La noche cayó con una intensidad que parecía anormal. No había estrellas, ni luna. Solo un cielo cubierto de sombras danzantes, como si el firmamento mismo contuviera la respiración ante lo que estaba por despertar.
Muy lejos del campamento de Azrael, en lo profundo de un abismo olvidado por el tiempo, los ecos del sello roto se esparcían como un canto oscuro. El lugar no existía en ningún mapa; era un rincón apartado de la creación, sellado por las manos divinas desde el inicio del tiempo. Pero ahora, las cadenas que lo contenían comenzaban a resquebrajarse.
Un temblor profundo estremeció la tierra.

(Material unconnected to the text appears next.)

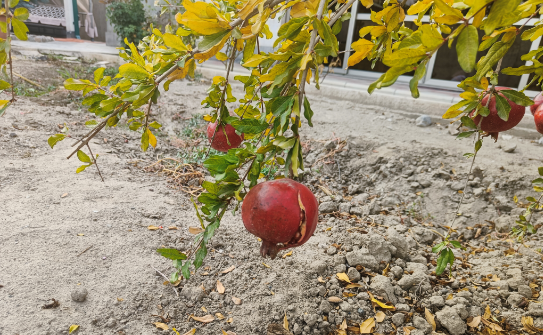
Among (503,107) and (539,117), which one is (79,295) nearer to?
(503,107)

Y entonces… los ojos se abrieron.
Uno a uno, los exiliados comenzaron a despertar. No eran como Neriah. Su belleza había sido deformada por siglos de rencor, de aislamiento, de sed insaciable de justicia… o de venganza.
Lurien, la Voz Silente, emergió primero. Su cuerpo era esbelto, cubierto de escamas negras que relucían con un brillo enfermizo. No tenía boca, pero su mirada era tan penetrante que hacía temblar la mente de cualquiera. Susurros invisibles lo rodeaban, llevándose la cordura de quienes lo escuchaban.
Thamor, el Forjador de Caídas, fue el segundo. Su cuerpo estaba cubierto por una armadura oxidada, y sus alas, que una vez fueron de fuego, ahora eran un amasijo de hierro fundido. Su brazo derecho era un martillo de guerra que latía como un corazón maligno. Con cada paso que daba, la tierra crujía de miedo.
Nihama, la Llama Eterna, fue la tercera. Su piel era transparente, revelando fuego vivo debajo. Caminaba con gracia, pero donde pasaba, dejaba solo cenizas. Fue ella quien había intentado incendiar el primer Edén, y ahora, su alma ardía con un solo propósito: reclamar lo que se le negó.
Los tres miraron al cielo, como si percibieran a Azrael.
—Él está débil —dijo Nihama, sonriendo con fuego en los ojos—. La humanidad lo ha cambiado.
—Lo hará más vulnerable —agregó Thamor—. Y su hijo aún no ha nacido. No es un rival… todavía.
Pero Lurien levantó su brazo, y el silencio cayó de nuevo. Aunque no hablaba, todos entendieron: no debían subestimar a Azrael. No ahora. No cuando llevaba en su interior algo que no podían comprender: esperanza.
“Pero esa esperanza debe ser aplastada antes de que crezca”, pensó Nihama.
Y entonces comenzaron a marchar.
En el campamento de Azrael, la tensión se hacía cada vez más insoportable. Nadie dormía. Las luces del fuego apenas alcanzaban a calentar las manos de los centinelas. Isabella, sentada junto a Elías y Sophie, acariciaba su vientre con una mezcla de miedo y determinación.
Azrael, de pie en lo alto de una colina, sentía la presión de los exiliados acercarse como una ola negra.
—Vendrán pronto —dijo.
A su lado, se materializó Mikhail, su antiguo aliado celestial, con el rostro endurecido.
—¿Estás listo?
Azrael lo miró sin titubeos.
—No. Pero tampoco lo están ellos.
Mikhail sonrió apenas, con una chispa de orgullo en su mirada.
—Entonces que la guerra comience.
Desde las montañas distantes, los cielos comenzaron a rasgarse con relámpagos oscuros. La batalla por el destino de la humanidad… acababa de comenzar.